Your framing is accurate. But since much of the reporting about AI breathlessly talks about all the emergent capabilities and "thinking" it does rather than just saying it mimicks human text on average, it's reasonable to do the same for it's failures.
- Lerc 16 hours ago
  
  As a framing device for explanation I think it serves to describe a situation provided that it is made clear that the distinction between what it is doing and actual consciousness is made clear.
  I feel it is very much like saying an electron wants to inhabit a lower energy level in an atom. Nobody believes that the electron exhibits desire, but framing it in that way enables people to predict what would happen in a given situation.

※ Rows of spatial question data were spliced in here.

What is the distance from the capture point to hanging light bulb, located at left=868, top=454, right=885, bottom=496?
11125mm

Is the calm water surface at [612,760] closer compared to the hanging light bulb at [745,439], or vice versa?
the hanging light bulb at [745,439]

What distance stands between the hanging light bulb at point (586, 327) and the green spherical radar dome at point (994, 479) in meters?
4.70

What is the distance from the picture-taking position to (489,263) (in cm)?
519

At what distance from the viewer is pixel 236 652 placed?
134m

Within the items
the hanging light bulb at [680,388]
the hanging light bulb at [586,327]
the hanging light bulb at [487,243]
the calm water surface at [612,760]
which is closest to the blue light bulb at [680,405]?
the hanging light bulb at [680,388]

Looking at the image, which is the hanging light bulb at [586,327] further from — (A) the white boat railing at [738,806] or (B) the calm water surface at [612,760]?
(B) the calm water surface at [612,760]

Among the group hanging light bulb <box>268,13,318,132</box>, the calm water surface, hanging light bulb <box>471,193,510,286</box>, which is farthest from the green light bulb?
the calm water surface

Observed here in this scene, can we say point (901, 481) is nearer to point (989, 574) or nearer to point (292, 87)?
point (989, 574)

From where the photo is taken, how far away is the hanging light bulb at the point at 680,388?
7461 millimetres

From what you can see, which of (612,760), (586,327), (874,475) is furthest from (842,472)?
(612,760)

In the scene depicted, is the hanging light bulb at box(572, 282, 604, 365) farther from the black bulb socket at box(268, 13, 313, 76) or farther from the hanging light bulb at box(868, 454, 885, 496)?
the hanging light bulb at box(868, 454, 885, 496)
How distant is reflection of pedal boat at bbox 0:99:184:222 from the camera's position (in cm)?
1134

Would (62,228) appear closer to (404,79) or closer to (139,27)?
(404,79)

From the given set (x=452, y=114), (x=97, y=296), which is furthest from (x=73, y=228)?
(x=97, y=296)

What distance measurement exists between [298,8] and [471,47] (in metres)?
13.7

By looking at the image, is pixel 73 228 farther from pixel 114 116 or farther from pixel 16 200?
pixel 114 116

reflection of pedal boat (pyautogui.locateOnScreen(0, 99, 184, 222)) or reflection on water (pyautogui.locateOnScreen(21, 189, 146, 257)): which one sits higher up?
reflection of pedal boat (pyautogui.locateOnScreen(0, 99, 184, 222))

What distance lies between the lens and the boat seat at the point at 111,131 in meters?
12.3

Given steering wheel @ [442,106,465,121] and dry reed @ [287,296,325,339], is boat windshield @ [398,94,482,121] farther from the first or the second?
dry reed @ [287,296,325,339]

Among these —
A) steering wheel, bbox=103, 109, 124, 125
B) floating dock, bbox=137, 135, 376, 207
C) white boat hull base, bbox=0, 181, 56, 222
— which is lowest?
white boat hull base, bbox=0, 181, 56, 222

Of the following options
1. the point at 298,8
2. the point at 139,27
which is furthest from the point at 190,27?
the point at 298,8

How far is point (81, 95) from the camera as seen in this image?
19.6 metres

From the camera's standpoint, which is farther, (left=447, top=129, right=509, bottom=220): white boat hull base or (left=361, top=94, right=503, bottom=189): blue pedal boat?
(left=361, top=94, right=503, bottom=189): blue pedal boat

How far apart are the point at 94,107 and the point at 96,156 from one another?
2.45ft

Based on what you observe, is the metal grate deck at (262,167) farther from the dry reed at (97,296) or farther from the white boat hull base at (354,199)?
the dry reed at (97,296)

  It does get more complicated when we are approaching a level where people are seriously suggesting that there is thinking, awareness, and theory of mind going on in models. When people are arguing this position they make it very clear that they are talking about the real deal and not a metaphor or framing device.
- Terr_ 17 hours ago
  
  I'm absolutely okay with metaphors that anthropomorphize or personify complicated things when there's no risk of confusion. ("The crystallizing water wants to expand.")
  However the LLM mania is almost the perfect-storm of when it's a bad idea, too many people will believe or act like the person-ness is literal.
  Framing negative issues with the models in personal terms is just perpetuating a problem.